DOI: https://doi.org/10.1007/978-3-030-87199-4_18

SharedIt: https://rdcu.be/cyl3U

Link to the code repository

https://github.com/ngchc/DA-MitoSeg

Link to the dataset(s)

https://github.com/ngchc/DA-MitoSeg/tree/main/fafb-valid


Reviews

Review #1

  • Please describe the contribution of the paper

    This paper utilizes pseudo labeling scheme for domain adaptive mitochondria segmentation with experimental results outperforming some baseline methods.

  • Please list the main strengths of the paper; you should write about a novel formulation, an original way to use data, demonstration of clinical feasibility, a novel application, a particularly strong evaluation, or anything else that is a strong aspect of this work. Please provide details, for instance, if a method is novel, explain what aspect is novel and why this is interesting.

    This paper addresses the problem that the pseudo labels of target domain generated by pretrained model on source domain are so noisy.

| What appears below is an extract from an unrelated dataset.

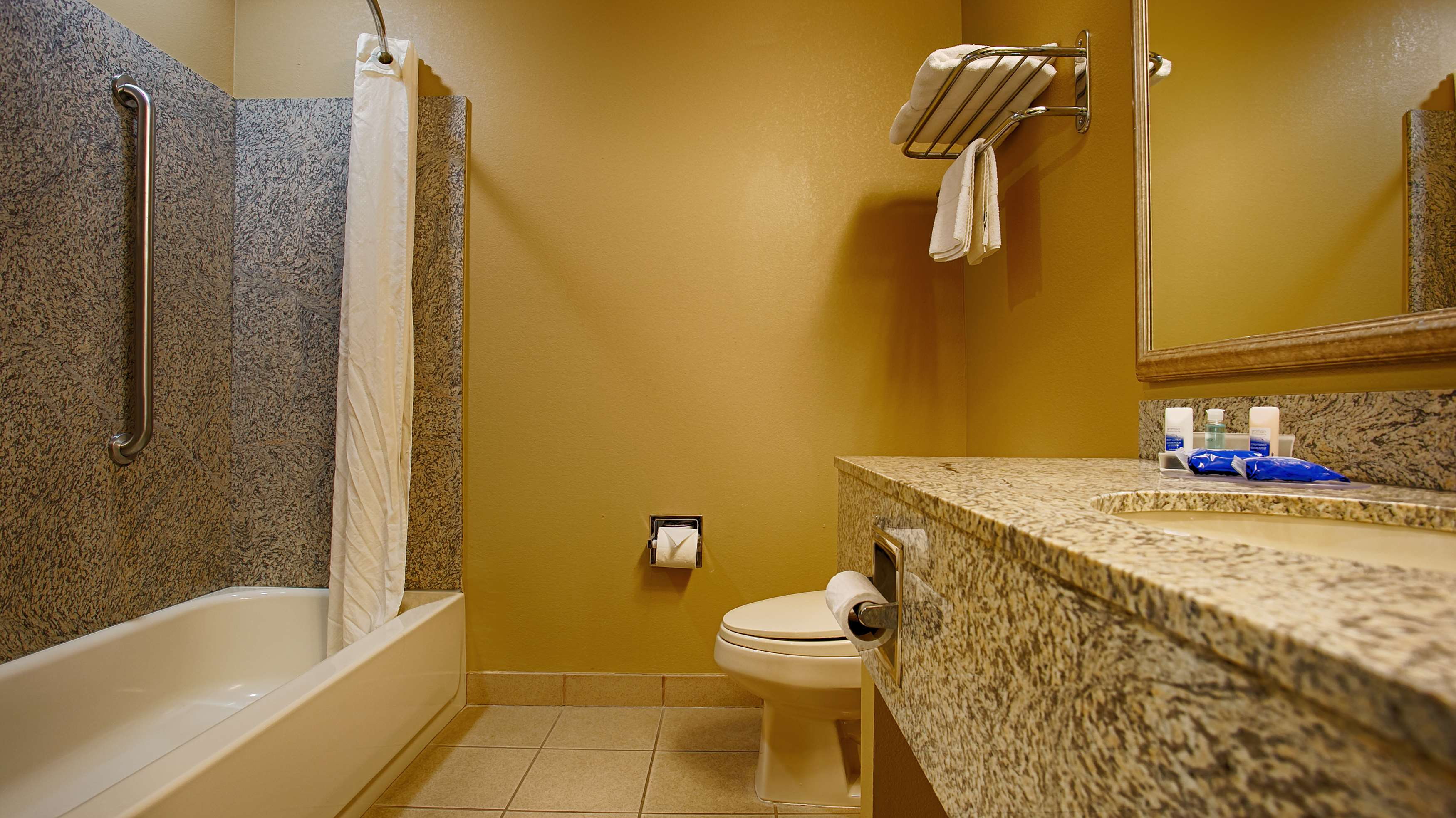 Best Western Plus Woodland Hills Hotel & Suites image 24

This paper proposes an uncertainty objective for pseudo label rectification. Adding Monte Carlo dropout layers in network and measuring the model prediction uncertainty by standard deviation. Extensive experiments on MitoEM and FAFB datasets show performance improvements. Besides, this paper carefully studies how uncertainty objective helps domain adaption, which is remarkable.

  • Please list the main weaknesses of the paper. Please provide details, for instance, if you think a method is not novel, explain why and provide a reference to prior work.

    The proposed uncertainty-aware method is based on existed approaches, so its novelty is incremental. More specific design can be further integrated in the uncertainty objective.

    Experiments on comparison with sota methods and ablation studies are a little weak. Extra experiments should be further done.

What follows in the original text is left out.